What you have to do
Copy out all of the lines below word for word, but leave the pictures out.

Stored data:
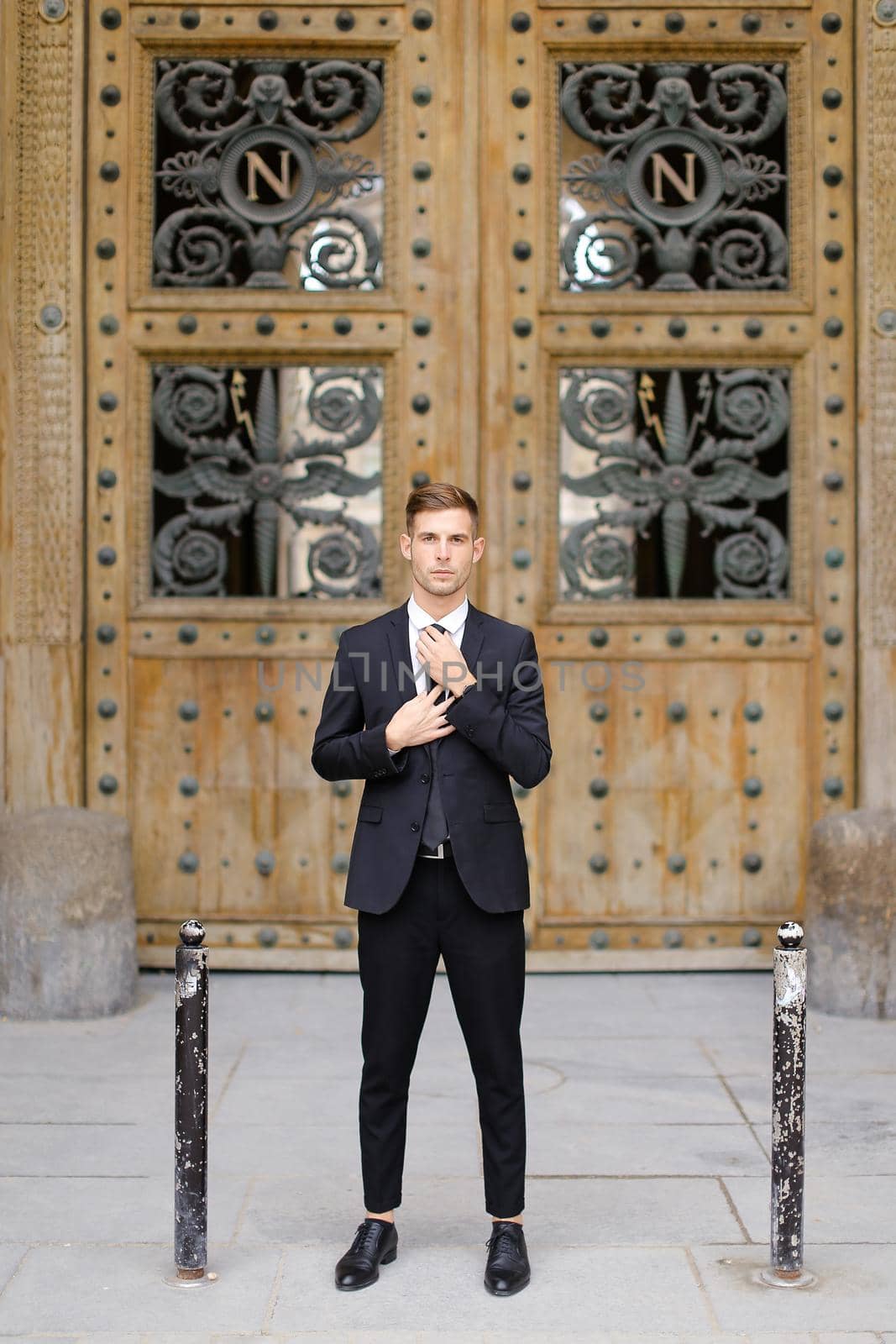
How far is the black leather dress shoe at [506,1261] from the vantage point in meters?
3.84

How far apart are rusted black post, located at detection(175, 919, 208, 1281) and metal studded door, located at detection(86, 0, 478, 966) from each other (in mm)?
3299

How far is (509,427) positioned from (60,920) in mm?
2632

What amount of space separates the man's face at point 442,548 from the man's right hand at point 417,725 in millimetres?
247

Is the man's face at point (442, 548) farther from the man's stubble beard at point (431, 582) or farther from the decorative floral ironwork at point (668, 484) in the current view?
the decorative floral ironwork at point (668, 484)

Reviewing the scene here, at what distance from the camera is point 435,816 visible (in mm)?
3850

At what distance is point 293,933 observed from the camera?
712 cm

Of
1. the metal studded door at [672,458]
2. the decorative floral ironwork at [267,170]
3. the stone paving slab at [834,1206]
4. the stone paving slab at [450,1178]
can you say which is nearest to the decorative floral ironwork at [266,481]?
the decorative floral ironwork at [267,170]

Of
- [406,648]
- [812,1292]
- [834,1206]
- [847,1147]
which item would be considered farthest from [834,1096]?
[406,648]

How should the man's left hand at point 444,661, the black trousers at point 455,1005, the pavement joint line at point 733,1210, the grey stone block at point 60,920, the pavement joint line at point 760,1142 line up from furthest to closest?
the grey stone block at point 60,920 < the pavement joint line at point 760,1142 < the pavement joint line at point 733,1210 < the black trousers at point 455,1005 < the man's left hand at point 444,661

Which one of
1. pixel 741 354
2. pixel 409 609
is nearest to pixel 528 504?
pixel 741 354

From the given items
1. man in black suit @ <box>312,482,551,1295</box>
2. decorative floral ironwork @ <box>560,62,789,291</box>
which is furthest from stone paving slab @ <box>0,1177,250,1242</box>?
decorative floral ironwork @ <box>560,62,789,291</box>

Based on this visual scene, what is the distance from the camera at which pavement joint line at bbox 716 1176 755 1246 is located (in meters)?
4.19

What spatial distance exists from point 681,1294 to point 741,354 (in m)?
4.32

Exercise answer
How far is the black leather dress shoe at [506,1261] from the vantage point in meters?
3.84

How far apart are rusted black post, located at detection(175, 919, 208, 1281) and metal studded door, located at detection(86, 0, 478, 966) from each other (in mm)?
3299

How far is (509,427) positioned from (60,920) in mm?
2632

What amount of space separates the man's face at point 442,548 from the man's right hand at point 417,725 in millimetres?
247

Is the man's face at point (442, 548) farther from the man's stubble beard at point (431, 582) or farther from the decorative floral ironwork at point (668, 484) in the current view?
the decorative floral ironwork at point (668, 484)

Reviewing the scene here, at what distance from the camera is point 435,816 visible (in mm)?
3850

At what distance is point 293,933 observed from the camera?
712 cm

Of
1. the metal studded door at [672,458]
2. the decorative floral ironwork at [267,170]
3. the stone paving slab at [834,1206]
4. the stone paving slab at [450,1178]
can you say which is nearest to the decorative floral ironwork at [266,481]?
the decorative floral ironwork at [267,170]

Of
- [406,648]
- [812,1292]
- [834,1206]
- [847,1147]
which item would be considered farthest from [834,1096]?
[406,648]

How should the man's left hand at point 444,661, the black trousers at point 455,1005, the pavement joint line at point 733,1210, the grey stone block at point 60,920, the pavement joint line at point 760,1142 line up from furthest to closest?
the grey stone block at point 60,920 < the pavement joint line at point 760,1142 < the pavement joint line at point 733,1210 < the black trousers at point 455,1005 < the man's left hand at point 444,661

Which one of
1. pixel 741 354
2. pixel 409 609
is nearest to pixel 528 504?
pixel 741 354

From the given items
1. man in black suit @ <box>312,482,551,1295</box>
2. decorative floral ironwork @ <box>560,62,789,291</box>
which is furthest from stone paving slab @ <box>0,1177,250,1242</box>?
decorative floral ironwork @ <box>560,62,789,291</box>

Based on this visual scene, what is the distance from the camera at which pavement joint line at bbox 716 1176 755 1246 is located (in meters)?
4.19

What spatial distance exists from point 681,1294 to point 741,354 (in m)?
4.32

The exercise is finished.